Encaminho-me para os Painéis de Nuno Gonçalves que sei estarem a ser restaurados. Desde que a museografia deste andar ganhou estas formas, todo este espaço amplo aparece bem ocupado por imagens que noutro ordenamento seguramente não nos chamariam tanto a atenção. É uma mostra assombrosa de escultura onde o tema religioso é primordial, são os chamamentos do divino que parecem sair do silêncio, é um retorno à Igreja das catedrais, destes seres exemplares que ocupavam a crença dos homens como incentivos à perfeição, à generosidade, ao amor pelos outros. Este esplendor museográfico tenho-o como inultrapassável, qualquer grande museu do mundo acolheria estas soluções de percorrer em galeria a lição dos santos e a convocatória da nossa vida para alcançar o paraíso.

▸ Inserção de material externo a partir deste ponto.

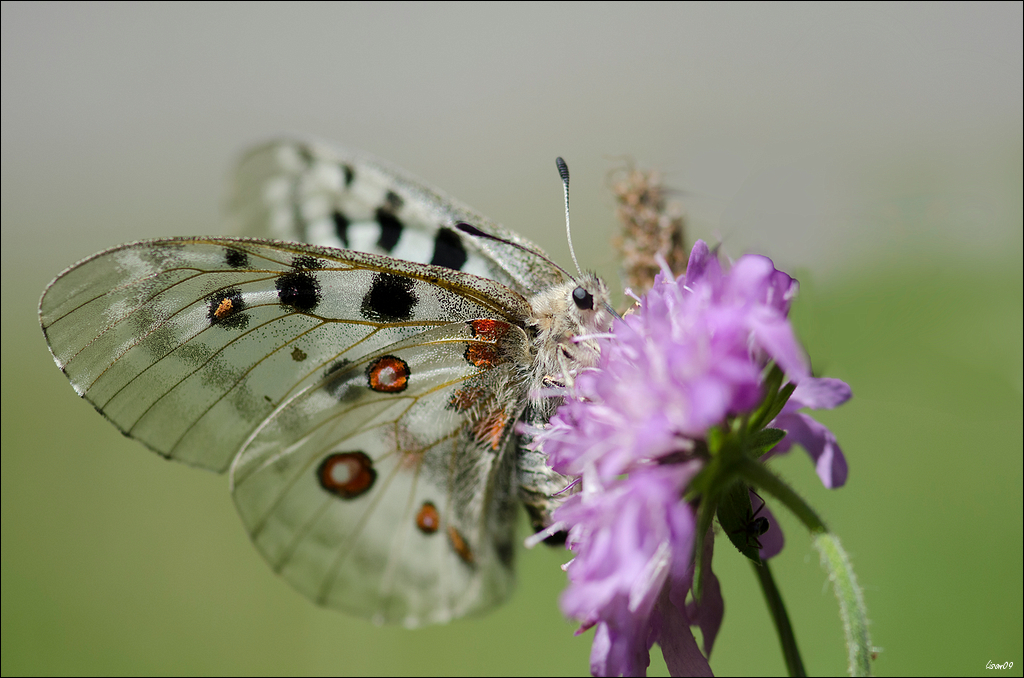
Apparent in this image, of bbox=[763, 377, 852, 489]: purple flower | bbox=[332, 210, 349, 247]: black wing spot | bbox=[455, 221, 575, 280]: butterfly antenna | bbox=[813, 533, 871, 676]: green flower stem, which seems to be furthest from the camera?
bbox=[332, 210, 349, 247]: black wing spot

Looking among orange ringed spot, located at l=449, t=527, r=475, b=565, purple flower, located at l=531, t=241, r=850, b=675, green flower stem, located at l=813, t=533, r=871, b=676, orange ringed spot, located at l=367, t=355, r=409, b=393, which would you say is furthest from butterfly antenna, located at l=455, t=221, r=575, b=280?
green flower stem, located at l=813, t=533, r=871, b=676

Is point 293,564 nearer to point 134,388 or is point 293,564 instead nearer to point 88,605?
point 134,388

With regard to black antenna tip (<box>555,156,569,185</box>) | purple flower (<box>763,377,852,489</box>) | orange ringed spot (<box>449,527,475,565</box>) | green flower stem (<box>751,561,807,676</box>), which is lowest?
orange ringed spot (<box>449,527,475,565</box>)

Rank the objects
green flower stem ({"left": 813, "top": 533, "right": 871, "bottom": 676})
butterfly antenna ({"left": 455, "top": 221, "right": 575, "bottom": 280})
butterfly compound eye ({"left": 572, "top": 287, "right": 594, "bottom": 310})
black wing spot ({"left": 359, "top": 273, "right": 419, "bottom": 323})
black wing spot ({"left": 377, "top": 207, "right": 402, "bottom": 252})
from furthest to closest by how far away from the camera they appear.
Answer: black wing spot ({"left": 377, "top": 207, "right": 402, "bottom": 252}), butterfly antenna ({"left": 455, "top": 221, "right": 575, "bottom": 280}), black wing spot ({"left": 359, "top": 273, "right": 419, "bottom": 323}), butterfly compound eye ({"left": 572, "top": 287, "right": 594, "bottom": 310}), green flower stem ({"left": 813, "top": 533, "right": 871, "bottom": 676})

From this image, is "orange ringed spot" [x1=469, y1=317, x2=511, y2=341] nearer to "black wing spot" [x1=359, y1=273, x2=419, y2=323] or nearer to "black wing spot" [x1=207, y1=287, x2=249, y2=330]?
"black wing spot" [x1=359, y1=273, x2=419, y2=323]

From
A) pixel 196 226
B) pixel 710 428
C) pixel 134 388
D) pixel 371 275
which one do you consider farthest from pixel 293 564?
pixel 196 226

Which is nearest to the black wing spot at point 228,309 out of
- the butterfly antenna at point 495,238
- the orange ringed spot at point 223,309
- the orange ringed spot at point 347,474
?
the orange ringed spot at point 223,309

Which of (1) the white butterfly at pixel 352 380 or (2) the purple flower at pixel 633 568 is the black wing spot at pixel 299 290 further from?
(2) the purple flower at pixel 633 568
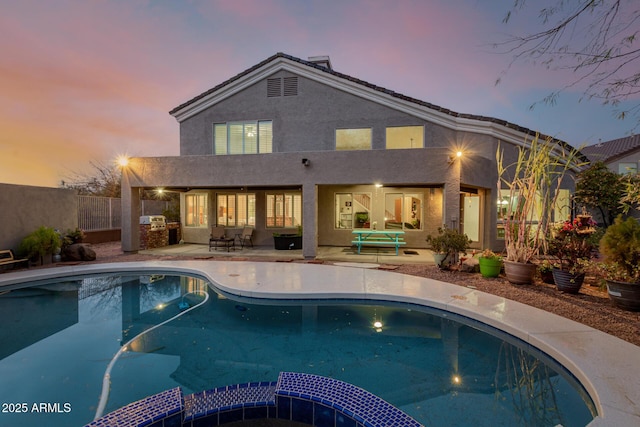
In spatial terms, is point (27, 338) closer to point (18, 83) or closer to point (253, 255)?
point (253, 255)

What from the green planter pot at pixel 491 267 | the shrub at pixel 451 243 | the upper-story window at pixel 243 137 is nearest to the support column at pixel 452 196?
the shrub at pixel 451 243

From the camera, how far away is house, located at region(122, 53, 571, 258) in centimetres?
1148

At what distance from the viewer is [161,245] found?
603 inches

O que aconteceu foi o seguinte, a idade aconselhou que esticasse as pernas, havia mobiliário para contemplar Nuno Gonçalves em trabalhos de restauro, eis que se abre uma porta de onde saem duas senhoras, provavelmente peritas naqueles labores do retoque e requalificação, não me faltou pudor para lhes ir pondo perguntas, foram muitíssimo gentis e todas as dúvidas que eu tinha, como eu esperava, ficaram sem resposta: de onde vêm os painéis, quem é o seu autor, aonde e como estavam expostos, o que representam. Agradeci e fiquei especado, não há nada na arte portuguesa que supere esta emoção de ver tanta gente representada quando os outros génios contemporâneos faziam retratos, punham Cristo na Cruz ou mostravam caldeirões do inferno, aqui está gente que me fixa no olhar e de frente, parece uma amostra de uma nação em marcha, talvez seja devaneio meu, mas que saio daqui orgulhoso desta mostra do ser humano, é a minha clamorosa verdade.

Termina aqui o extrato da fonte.